The system design evaluation shows that the minimum period for reading the entire archive is between 0.7 and 12.5 days for a cost between $3.52M and $2M. The system cost is dominated by the data server cost, which includes a DBMS Index Server designed to provide interactive response to database queries. Fast interactive response is accomplished by providing enough memory to hold the active metadata index entirely within the workstation memory. Two workstations are used to support the tape robots and a disk cache that holds 1% of the total archive, or 74 GB. An I/O platform is included to act as a security firewall for the system and support external communications.

Figure A6-4 shows the peerDAAC implementation. ATM networking technology is used to connect the security firewall workstation (CPU 3) to the DBMS Index Server workstation (CPU 1) that provides support for interactive queries of the database. Two DBMS server workstations (CPU 4) support the 2 tape robots, and 1 workstation (CPU 2) acts as the compute server and supports the active disk cache. As more data is added to the system, more tape robots can be added along with controlling workstations or larger-capacity tape robots can be used. As the storage capacity increases, note that the number of compute workstations must also be increased to maintain a balanced system.

Figure A6-4: PeerDAAC Architecture

6.4.3 Large PeerDAAC

A larger peerDAAC can be designed that archives a larger fraction of the raw input data stream. A peerDAAC that stores 2% of the raw input rate will store 30 TB after 3 years.

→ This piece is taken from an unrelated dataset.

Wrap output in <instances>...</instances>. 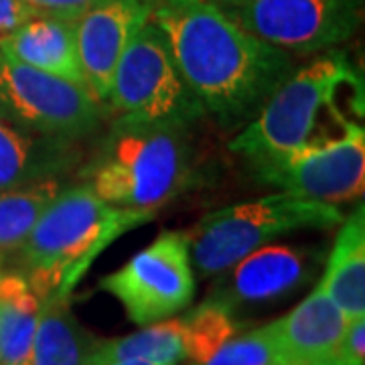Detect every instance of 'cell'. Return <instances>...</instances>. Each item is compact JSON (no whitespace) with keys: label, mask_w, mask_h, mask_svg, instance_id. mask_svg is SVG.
I'll use <instances>...</instances> for the list:
<instances>
[{"label":"cell","mask_w":365,"mask_h":365,"mask_svg":"<svg viewBox=\"0 0 365 365\" xmlns=\"http://www.w3.org/2000/svg\"><path fill=\"white\" fill-rule=\"evenodd\" d=\"M182 81L223 132L244 128L292 73L288 53L254 37L213 0H148Z\"/></svg>","instance_id":"cell-1"},{"label":"cell","mask_w":365,"mask_h":365,"mask_svg":"<svg viewBox=\"0 0 365 365\" xmlns=\"http://www.w3.org/2000/svg\"><path fill=\"white\" fill-rule=\"evenodd\" d=\"M353 96H364L361 71L345 51H325L307 66L292 69L260 112L235 132L230 150L256 167L329 143L351 122H359L347 120L339 108L341 98Z\"/></svg>","instance_id":"cell-2"},{"label":"cell","mask_w":365,"mask_h":365,"mask_svg":"<svg viewBox=\"0 0 365 365\" xmlns=\"http://www.w3.org/2000/svg\"><path fill=\"white\" fill-rule=\"evenodd\" d=\"M191 128L167 120L112 118L96 155L79 175L110 205L160 207L195 181Z\"/></svg>","instance_id":"cell-3"},{"label":"cell","mask_w":365,"mask_h":365,"mask_svg":"<svg viewBox=\"0 0 365 365\" xmlns=\"http://www.w3.org/2000/svg\"><path fill=\"white\" fill-rule=\"evenodd\" d=\"M155 215L157 209L110 205L88 182L66 185L21 246L25 278L41 299L69 297L110 244Z\"/></svg>","instance_id":"cell-4"},{"label":"cell","mask_w":365,"mask_h":365,"mask_svg":"<svg viewBox=\"0 0 365 365\" xmlns=\"http://www.w3.org/2000/svg\"><path fill=\"white\" fill-rule=\"evenodd\" d=\"M345 220L337 205L270 193L207 213L189 237L191 262L199 276L225 272L262 246L300 230H331Z\"/></svg>","instance_id":"cell-5"},{"label":"cell","mask_w":365,"mask_h":365,"mask_svg":"<svg viewBox=\"0 0 365 365\" xmlns=\"http://www.w3.org/2000/svg\"><path fill=\"white\" fill-rule=\"evenodd\" d=\"M104 112L112 118L167 120L189 126L205 116L182 81L163 33L150 21L134 35L122 55Z\"/></svg>","instance_id":"cell-6"},{"label":"cell","mask_w":365,"mask_h":365,"mask_svg":"<svg viewBox=\"0 0 365 365\" xmlns=\"http://www.w3.org/2000/svg\"><path fill=\"white\" fill-rule=\"evenodd\" d=\"M100 288L122 304L134 325L146 327L173 319L195 299V268L189 235L163 232L134 254Z\"/></svg>","instance_id":"cell-7"},{"label":"cell","mask_w":365,"mask_h":365,"mask_svg":"<svg viewBox=\"0 0 365 365\" xmlns=\"http://www.w3.org/2000/svg\"><path fill=\"white\" fill-rule=\"evenodd\" d=\"M254 37L284 53L337 49L361 25L364 0H227L215 2Z\"/></svg>","instance_id":"cell-8"},{"label":"cell","mask_w":365,"mask_h":365,"mask_svg":"<svg viewBox=\"0 0 365 365\" xmlns=\"http://www.w3.org/2000/svg\"><path fill=\"white\" fill-rule=\"evenodd\" d=\"M0 102L47 136L78 144L98 130L104 106L86 86L25 66L0 49Z\"/></svg>","instance_id":"cell-9"},{"label":"cell","mask_w":365,"mask_h":365,"mask_svg":"<svg viewBox=\"0 0 365 365\" xmlns=\"http://www.w3.org/2000/svg\"><path fill=\"white\" fill-rule=\"evenodd\" d=\"M262 182L290 195L337 205L361 199L365 185V128L351 122L329 143L252 167Z\"/></svg>","instance_id":"cell-10"},{"label":"cell","mask_w":365,"mask_h":365,"mask_svg":"<svg viewBox=\"0 0 365 365\" xmlns=\"http://www.w3.org/2000/svg\"><path fill=\"white\" fill-rule=\"evenodd\" d=\"M148 19V0H102L71 23L83 83L102 106L122 55Z\"/></svg>","instance_id":"cell-11"},{"label":"cell","mask_w":365,"mask_h":365,"mask_svg":"<svg viewBox=\"0 0 365 365\" xmlns=\"http://www.w3.org/2000/svg\"><path fill=\"white\" fill-rule=\"evenodd\" d=\"M314 272V252L290 244H268L244 256L217 274L220 280L207 299L230 307L234 313L248 304L282 299L300 288Z\"/></svg>","instance_id":"cell-12"},{"label":"cell","mask_w":365,"mask_h":365,"mask_svg":"<svg viewBox=\"0 0 365 365\" xmlns=\"http://www.w3.org/2000/svg\"><path fill=\"white\" fill-rule=\"evenodd\" d=\"M78 158V144L35 130L0 102V191L63 179Z\"/></svg>","instance_id":"cell-13"},{"label":"cell","mask_w":365,"mask_h":365,"mask_svg":"<svg viewBox=\"0 0 365 365\" xmlns=\"http://www.w3.org/2000/svg\"><path fill=\"white\" fill-rule=\"evenodd\" d=\"M347 323V314L317 287L292 311L268 325L284 365H333Z\"/></svg>","instance_id":"cell-14"},{"label":"cell","mask_w":365,"mask_h":365,"mask_svg":"<svg viewBox=\"0 0 365 365\" xmlns=\"http://www.w3.org/2000/svg\"><path fill=\"white\" fill-rule=\"evenodd\" d=\"M0 49L25 66L86 86L69 21L35 14L0 39Z\"/></svg>","instance_id":"cell-15"},{"label":"cell","mask_w":365,"mask_h":365,"mask_svg":"<svg viewBox=\"0 0 365 365\" xmlns=\"http://www.w3.org/2000/svg\"><path fill=\"white\" fill-rule=\"evenodd\" d=\"M341 230L329 252L319 287L347 319L365 317V205L339 223Z\"/></svg>","instance_id":"cell-16"},{"label":"cell","mask_w":365,"mask_h":365,"mask_svg":"<svg viewBox=\"0 0 365 365\" xmlns=\"http://www.w3.org/2000/svg\"><path fill=\"white\" fill-rule=\"evenodd\" d=\"M43 300L23 274H0V365H26Z\"/></svg>","instance_id":"cell-17"},{"label":"cell","mask_w":365,"mask_h":365,"mask_svg":"<svg viewBox=\"0 0 365 365\" xmlns=\"http://www.w3.org/2000/svg\"><path fill=\"white\" fill-rule=\"evenodd\" d=\"M41 300L39 327L26 365H86L93 339L71 313L69 297L49 294Z\"/></svg>","instance_id":"cell-18"},{"label":"cell","mask_w":365,"mask_h":365,"mask_svg":"<svg viewBox=\"0 0 365 365\" xmlns=\"http://www.w3.org/2000/svg\"><path fill=\"white\" fill-rule=\"evenodd\" d=\"M91 359L98 361H143L153 365H182L187 361L181 321L167 319L140 327L118 339L93 341Z\"/></svg>","instance_id":"cell-19"},{"label":"cell","mask_w":365,"mask_h":365,"mask_svg":"<svg viewBox=\"0 0 365 365\" xmlns=\"http://www.w3.org/2000/svg\"><path fill=\"white\" fill-rule=\"evenodd\" d=\"M63 187V179H45L0 191V254L21 250Z\"/></svg>","instance_id":"cell-20"},{"label":"cell","mask_w":365,"mask_h":365,"mask_svg":"<svg viewBox=\"0 0 365 365\" xmlns=\"http://www.w3.org/2000/svg\"><path fill=\"white\" fill-rule=\"evenodd\" d=\"M187 364H201L242 331L237 314L222 302L205 299L179 317Z\"/></svg>","instance_id":"cell-21"},{"label":"cell","mask_w":365,"mask_h":365,"mask_svg":"<svg viewBox=\"0 0 365 365\" xmlns=\"http://www.w3.org/2000/svg\"><path fill=\"white\" fill-rule=\"evenodd\" d=\"M187 365H284L270 325L237 333L209 359Z\"/></svg>","instance_id":"cell-22"},{"label":"cell","mask_w":365,"mask_h":365,"mask_svg":"<svg viewBox=\"0 0 365 365\" xmlns=\"http://www.w3.org/2000/svg\"><path fill=\"white\" fill-rule=\"evenodd\" d=\"M333 365H365V317L349 319Z\"/></svg>","instance_id":"cell-23"},{"label":"cell","mask_w":365,"mask_h":365,"mask_svg":"<svg viewBox=\"0 0 365 365\" xmlns=\"http://www.w3.org/2000/svg\"><path fill=\"white\" fill-rule=\"evenodd\" d=\"M23 2H26L37 14L73 23L102 0H23Z\"/></svg>","instance_id":"cell-24"},{"label":"cell","mask_w":365,"mask_h":365,"mask_svg":"<svg viewBox=\"0 0 365 365\" xmlns=\"http://www.w3.org/2000/svg\"><path fill=\"white\" fill-rule=\"evenodd\" d=\"M35 11L23 0H0V39L11 35L16 26L35 16Z\"/></svg>","instance_id":"cell-25"},{"label":"cell","mask_w":365,"mask_h":365,"mask_svg":"<svg viewBox=\"0 0 365 365\" xmlns=\"http://www.w3.org/2000/svg\"><path fill=\"white\" fill-rule=\"evenodd\" d=\"M86 365H153V364H143V361H98V359H91L88 355Z\"/></svg>","instance_id":"cell-26"},{"label":"cell","mask_w":365,"mask_h":365,"mask_svg":"<svg viewBox=\"0 0 365 365\" xmlns=\"http://www.w3.org/2000/svg\"><path fill=\"white\" fill-rule=\"evenodd\" d=\"M213 2H227V0H213Z\"/></svg>","instance_id":"cell-27"}]
</instances>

Table A6-10 gives the resulting system and cost.

Table A6-10: Large PeerDAAC Costs
Type of platform
Max number of days to read archive
Number of data server servers
Number of compute servers
Number of tape robots
Data servers cost
Disk cache cost
Archive tape cost
Compute platform cost
Total hardware cost
IBM RS/6000/ TL820
12.5
2
2
6
$1.03
$0.43
$0.66
$0.74
$2.86
DEC 7000/NTP
3.0
2
2
1
$1.38
$0.43
$1.31
$1.10
$4.22

Increasing the rate at which the peerDAAC can process data by a factor of 4 increased the cost by 20-40%. Note that the previous $2M architecture cost has increased to only $2.9M, with most of the additional cost attributed to an additional compute platform and 4 additional tape robots. The TL820 archive read time was calculated as before by assuming that 1 tape drive is being reserved to write data into the silo. The achievable read time can only be lowered by going to an alternate technology. An example is given in the second case for which the IBM NTP tape silo is used. Normally, the time to read an NTP silo is a minimum of 14 days. However, the total amount of data stored in the silo is only 30 TB compared to the silo capacity of 270 TB. Thus, the time to read the partially full silo is significantly smaller.